- [THE TASK]
Extract each line from the records below that contains the string "camera". The match is case-sensitive.

- [DATA TO USE]
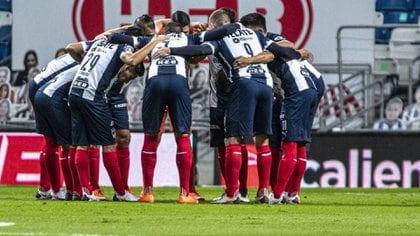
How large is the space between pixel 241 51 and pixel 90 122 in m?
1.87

* * *

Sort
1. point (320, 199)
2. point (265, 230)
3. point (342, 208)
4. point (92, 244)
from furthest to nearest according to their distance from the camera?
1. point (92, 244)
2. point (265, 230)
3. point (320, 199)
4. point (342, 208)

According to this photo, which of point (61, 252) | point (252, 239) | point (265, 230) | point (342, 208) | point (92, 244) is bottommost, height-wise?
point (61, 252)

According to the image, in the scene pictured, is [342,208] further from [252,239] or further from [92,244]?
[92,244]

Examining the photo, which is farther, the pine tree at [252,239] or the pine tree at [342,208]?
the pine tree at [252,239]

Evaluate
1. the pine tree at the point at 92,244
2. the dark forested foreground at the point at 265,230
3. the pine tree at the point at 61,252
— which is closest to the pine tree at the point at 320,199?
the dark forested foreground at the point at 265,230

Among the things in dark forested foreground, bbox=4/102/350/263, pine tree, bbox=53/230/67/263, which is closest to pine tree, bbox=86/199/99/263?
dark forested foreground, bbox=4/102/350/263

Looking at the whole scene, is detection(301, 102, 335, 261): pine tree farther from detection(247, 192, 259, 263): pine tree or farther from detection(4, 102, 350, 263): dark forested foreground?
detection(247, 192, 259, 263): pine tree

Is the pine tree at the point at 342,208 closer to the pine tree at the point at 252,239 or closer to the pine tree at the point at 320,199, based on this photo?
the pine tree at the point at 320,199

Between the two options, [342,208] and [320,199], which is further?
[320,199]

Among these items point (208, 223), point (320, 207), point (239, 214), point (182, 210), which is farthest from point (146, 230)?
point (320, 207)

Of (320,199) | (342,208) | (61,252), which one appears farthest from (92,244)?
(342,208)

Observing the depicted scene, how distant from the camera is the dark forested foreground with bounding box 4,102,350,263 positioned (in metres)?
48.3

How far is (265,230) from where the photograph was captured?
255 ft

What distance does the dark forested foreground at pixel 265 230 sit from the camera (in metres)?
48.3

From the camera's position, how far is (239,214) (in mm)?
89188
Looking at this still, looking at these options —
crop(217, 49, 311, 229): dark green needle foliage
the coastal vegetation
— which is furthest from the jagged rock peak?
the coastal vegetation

- [COMPLETE RESPONSE]
from furthest to nearest according to their distance from the camera?
Observing the depicted scene, how distant from the camera is the dark forested foreground with bounding box 4,102,350,263 positioned (in metres)?
What distance does the dark forested foreground at pixel 265 230 sit from the camera (in metres)?
From the camera's position, how far is (239,214) (in mm)?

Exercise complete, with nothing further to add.